This is a photo of the carpet in Delhi Airport cattle holding zone. I stared at this for way too long. Read below to find out why in my three Don’ts of Travel.
Avoid Air China at all costs. The global travel industry is projected to grow exponentially in the next twenty years, turning the global village into a global metropolis. Boeing and Airbus, the world’s only important manufacturers of large commercial aircraft, each project an annual 5 percent increase in air travel, which they say will cause world air traffic to triple by 2030. Imagine three times more screaming babies and three times as many flatulent unwashed hippies choking the cabins of the sky. In this scenario, as in everything else, Asia will lead the boom. Chinese airlines are expected to add twenty three hundred aircraft worth $200 billion to their fleets over the next two decades. This is reason to be scared, very fucking scared because there is absolutely no airline experience as abhorrent as an Air China one. If you can’t imagine a boot stomping on your face from here to eternity then take an eleven hour flight across the Pacific with Air China and you get some idea of the future if China takes over.

=== Spatial relationship listing ===
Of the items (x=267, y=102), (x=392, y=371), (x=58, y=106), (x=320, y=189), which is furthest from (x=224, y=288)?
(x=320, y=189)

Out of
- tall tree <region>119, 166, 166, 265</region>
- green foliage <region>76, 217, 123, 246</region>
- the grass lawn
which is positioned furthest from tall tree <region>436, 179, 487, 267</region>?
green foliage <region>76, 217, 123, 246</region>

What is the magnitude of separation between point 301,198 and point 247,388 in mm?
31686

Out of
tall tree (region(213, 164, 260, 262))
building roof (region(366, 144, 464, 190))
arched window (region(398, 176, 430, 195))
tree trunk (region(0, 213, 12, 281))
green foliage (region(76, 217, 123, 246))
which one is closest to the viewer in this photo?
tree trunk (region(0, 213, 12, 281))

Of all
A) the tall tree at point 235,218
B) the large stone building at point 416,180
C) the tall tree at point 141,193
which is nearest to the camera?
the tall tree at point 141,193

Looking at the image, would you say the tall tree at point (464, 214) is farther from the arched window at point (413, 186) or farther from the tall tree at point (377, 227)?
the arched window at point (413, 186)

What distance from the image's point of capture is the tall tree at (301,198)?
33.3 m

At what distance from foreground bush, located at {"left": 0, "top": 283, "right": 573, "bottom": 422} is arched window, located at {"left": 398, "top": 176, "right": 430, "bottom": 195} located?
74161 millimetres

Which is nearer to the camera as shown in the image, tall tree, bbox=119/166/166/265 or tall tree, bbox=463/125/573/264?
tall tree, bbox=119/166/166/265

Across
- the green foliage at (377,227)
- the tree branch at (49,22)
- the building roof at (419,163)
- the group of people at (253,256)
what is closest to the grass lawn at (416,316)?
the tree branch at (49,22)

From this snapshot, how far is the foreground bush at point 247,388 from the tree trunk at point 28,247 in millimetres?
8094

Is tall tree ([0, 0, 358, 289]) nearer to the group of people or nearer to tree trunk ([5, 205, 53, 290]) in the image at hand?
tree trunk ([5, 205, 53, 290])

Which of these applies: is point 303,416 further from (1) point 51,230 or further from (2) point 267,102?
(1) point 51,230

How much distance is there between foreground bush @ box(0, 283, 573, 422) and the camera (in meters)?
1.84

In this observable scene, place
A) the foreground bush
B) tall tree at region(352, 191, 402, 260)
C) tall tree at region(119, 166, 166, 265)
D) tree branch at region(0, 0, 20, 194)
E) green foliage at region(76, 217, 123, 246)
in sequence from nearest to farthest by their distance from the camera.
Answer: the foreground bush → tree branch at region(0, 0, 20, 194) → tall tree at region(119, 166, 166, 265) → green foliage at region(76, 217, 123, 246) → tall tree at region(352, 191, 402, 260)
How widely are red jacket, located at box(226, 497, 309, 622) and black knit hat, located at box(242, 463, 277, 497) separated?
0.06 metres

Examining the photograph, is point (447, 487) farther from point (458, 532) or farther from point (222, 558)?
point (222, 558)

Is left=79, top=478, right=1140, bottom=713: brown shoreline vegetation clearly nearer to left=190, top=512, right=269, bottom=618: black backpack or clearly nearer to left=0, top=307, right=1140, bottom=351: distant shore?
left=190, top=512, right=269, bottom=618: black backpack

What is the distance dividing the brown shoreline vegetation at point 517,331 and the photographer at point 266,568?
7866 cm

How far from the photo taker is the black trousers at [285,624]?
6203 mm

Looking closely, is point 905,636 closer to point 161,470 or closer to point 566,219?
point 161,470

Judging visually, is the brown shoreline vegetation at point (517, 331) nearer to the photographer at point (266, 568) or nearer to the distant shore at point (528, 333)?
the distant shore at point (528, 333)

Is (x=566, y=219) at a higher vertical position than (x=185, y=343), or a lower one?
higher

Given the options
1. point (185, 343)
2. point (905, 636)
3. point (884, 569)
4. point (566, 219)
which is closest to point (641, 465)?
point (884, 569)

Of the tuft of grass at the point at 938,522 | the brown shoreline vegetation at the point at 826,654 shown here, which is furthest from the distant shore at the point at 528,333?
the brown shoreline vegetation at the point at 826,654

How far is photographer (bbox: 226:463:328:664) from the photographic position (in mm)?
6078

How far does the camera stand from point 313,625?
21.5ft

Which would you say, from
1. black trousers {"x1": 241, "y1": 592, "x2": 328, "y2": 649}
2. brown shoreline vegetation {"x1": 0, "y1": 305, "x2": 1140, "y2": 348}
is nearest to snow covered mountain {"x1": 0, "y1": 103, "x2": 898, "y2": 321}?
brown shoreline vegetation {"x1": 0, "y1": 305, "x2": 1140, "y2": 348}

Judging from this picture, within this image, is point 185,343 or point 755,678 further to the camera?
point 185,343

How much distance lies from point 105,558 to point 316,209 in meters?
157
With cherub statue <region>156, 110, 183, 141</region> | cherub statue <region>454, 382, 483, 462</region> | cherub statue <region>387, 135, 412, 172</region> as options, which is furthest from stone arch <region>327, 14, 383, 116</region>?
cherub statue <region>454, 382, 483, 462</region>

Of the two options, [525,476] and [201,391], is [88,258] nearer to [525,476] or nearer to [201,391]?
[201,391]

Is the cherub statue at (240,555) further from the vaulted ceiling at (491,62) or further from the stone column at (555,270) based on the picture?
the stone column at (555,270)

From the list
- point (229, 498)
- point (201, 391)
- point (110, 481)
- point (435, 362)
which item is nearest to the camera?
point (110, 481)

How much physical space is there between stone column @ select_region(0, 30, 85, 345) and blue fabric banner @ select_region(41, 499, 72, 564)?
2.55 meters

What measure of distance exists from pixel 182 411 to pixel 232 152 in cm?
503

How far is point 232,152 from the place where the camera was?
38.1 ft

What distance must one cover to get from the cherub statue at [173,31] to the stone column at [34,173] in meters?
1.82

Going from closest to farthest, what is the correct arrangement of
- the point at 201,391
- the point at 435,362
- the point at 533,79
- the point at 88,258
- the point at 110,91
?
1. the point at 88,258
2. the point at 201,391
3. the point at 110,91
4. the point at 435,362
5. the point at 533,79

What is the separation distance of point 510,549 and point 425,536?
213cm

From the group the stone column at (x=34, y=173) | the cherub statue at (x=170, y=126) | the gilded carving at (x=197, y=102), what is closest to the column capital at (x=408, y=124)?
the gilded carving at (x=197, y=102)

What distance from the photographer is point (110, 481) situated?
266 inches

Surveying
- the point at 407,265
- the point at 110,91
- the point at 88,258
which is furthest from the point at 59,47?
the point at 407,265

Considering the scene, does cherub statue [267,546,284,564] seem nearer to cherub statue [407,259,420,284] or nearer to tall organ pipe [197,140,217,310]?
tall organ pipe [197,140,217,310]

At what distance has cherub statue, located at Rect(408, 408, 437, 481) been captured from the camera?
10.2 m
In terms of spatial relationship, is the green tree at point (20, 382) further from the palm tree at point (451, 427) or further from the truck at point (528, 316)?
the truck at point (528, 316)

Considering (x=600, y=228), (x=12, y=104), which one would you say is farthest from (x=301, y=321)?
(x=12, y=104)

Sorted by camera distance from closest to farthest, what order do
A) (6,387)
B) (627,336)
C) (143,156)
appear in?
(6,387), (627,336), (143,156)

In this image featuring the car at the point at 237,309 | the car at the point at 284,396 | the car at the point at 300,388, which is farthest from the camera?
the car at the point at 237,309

=== What to do ===
A – In the travel post, by what year do Boeing and Airbus say world air traffic will triple?
B – Carry on the travel post on the Don'ts of Travel, starting right after its last sentence.

=== Task responses ===
A – By 2030.

B –
At LAX expect lax baggage staff. If you fly through Los Angeles airport then there is a very high chance your baggage will not get to the same place, at the same time as you. Even if you don’t intend on stopping in the United God Damn States of Awesome and your flight is simply connecting through, you will still have to go through border security screening, pick up your luggage and drag it to a hidden baggage drop location in another far off terminal. The lazy baggage staff will look at your bag with as much professional enthusiasm as a trafficked Romanian sex worker. I know this to be true because I’ve watched them numerous times. Baggage handling staff, not Romanian sex workers. Sometimes I’ve asked what the chances of my bag moving further than the drop box before I come through on the return leg of my journey, and all they have done is shrug and get even more snug in their seats. Even if you have hours till your connecting flight the work shy, unionized baggage staff will not be able to pick it up and place it on the correct conveyor belt to get it to your next plane.
LAX also looks like it hasn’t had as much as a vacuum touch it since when the original Battlestar Galactica was on TV over there. It’s a miserable first sight of an empire in decline and you realize that the Chinese could turn up to work only six days a week and they would still be ruling the globe before the end of the fortnight. If the greatest civilized nation on earth only has a passing interest at doing anything other than discussing whether Snooki is worth a poke or not then it is doomed.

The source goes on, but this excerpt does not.